• _INSTRUCTIONS FOR THE TASK_
Could you recast everything in the material below, from the line that contains "How far in distance" down to the end, as a Markdown table with the columns Row and Line, leaving out blank lines?

** Begin INPUT MATERIAL **

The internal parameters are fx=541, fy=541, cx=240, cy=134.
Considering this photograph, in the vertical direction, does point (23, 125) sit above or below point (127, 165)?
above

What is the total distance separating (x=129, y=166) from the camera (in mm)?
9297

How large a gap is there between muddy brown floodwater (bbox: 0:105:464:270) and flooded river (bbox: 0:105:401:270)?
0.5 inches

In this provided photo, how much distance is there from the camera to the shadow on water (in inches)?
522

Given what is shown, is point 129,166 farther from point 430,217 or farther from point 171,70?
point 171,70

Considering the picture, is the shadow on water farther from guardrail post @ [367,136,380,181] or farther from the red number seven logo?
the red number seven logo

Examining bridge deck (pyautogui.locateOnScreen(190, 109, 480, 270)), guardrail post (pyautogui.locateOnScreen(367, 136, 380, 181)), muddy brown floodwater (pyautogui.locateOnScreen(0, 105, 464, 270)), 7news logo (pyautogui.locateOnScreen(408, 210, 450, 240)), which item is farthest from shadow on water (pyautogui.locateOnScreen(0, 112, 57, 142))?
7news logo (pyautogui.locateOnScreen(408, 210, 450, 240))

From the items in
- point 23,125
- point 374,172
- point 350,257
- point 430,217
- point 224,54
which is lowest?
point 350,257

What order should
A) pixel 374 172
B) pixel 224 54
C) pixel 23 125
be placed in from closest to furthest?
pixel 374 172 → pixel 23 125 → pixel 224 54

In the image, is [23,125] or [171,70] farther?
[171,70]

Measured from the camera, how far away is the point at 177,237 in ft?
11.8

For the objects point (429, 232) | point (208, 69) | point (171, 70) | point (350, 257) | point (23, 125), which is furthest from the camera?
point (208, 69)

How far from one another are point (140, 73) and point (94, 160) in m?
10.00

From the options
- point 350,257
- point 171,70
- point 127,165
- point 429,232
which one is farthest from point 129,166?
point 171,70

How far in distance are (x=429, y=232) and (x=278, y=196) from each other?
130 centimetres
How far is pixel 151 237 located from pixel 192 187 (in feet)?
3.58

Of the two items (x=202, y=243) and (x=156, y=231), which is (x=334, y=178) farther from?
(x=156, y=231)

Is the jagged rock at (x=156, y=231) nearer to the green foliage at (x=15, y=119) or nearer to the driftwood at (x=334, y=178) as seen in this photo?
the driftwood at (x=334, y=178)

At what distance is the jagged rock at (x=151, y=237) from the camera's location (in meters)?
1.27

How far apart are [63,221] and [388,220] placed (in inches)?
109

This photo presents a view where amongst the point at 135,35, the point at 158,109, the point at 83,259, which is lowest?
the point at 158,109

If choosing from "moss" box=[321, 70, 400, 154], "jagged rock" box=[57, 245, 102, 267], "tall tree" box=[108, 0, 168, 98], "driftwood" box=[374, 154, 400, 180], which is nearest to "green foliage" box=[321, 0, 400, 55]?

** End INPUT MATERIAL **

• _WRITTEN REPLY_
| Row | Line |
|---|---|
| 1 | How far in distance are (x=429, y=232) and (x=278, y=196) from each other? |
| 2 | 130 centimetres |
| 3 | How far is pixel 151 237 located from pixel 192 187 (in feet)? |
| 4 | 3.58 |
| 5 | Of the two items (x=202, y=243) and (x=156, y=231), which is (x=334, y=178) farther from? |
| 6 | (x=156, y=231) |
| 7 | Is the jagged rock at (x=156, y=231) nearer to the green foliage at (x=15, y=119) or nearer to the driftwood at (x=334, y=178) as seen in this photo? |
| 8 | the driftwood at (x=334, y=178) |
| 9 | At what distance is the jagged rock at (x=151, y=237) from the camera's location (in meters)? |
| 10 | 1.27 |
| 11 | How far apart are [63,221] and [388,220] placed (in inches)? |
| 12 | 109 |
| 13 | This photo presents a view where amongst the point at 135,35, the point at 158,109, the point at 83,259, which is lowest? |
| 14 | the point at 158,109 |
| 15 | If choosing from "moss" box=[321, 70, 400, 154], "jagged rock" box=[57, 245, 102, 267], "tall tree" box=[108, 0, 168, 98], "driftwood" box=[374, 154, 400, 180], which is nearest to "green foliage" box=[321, 0, 400, 55]? |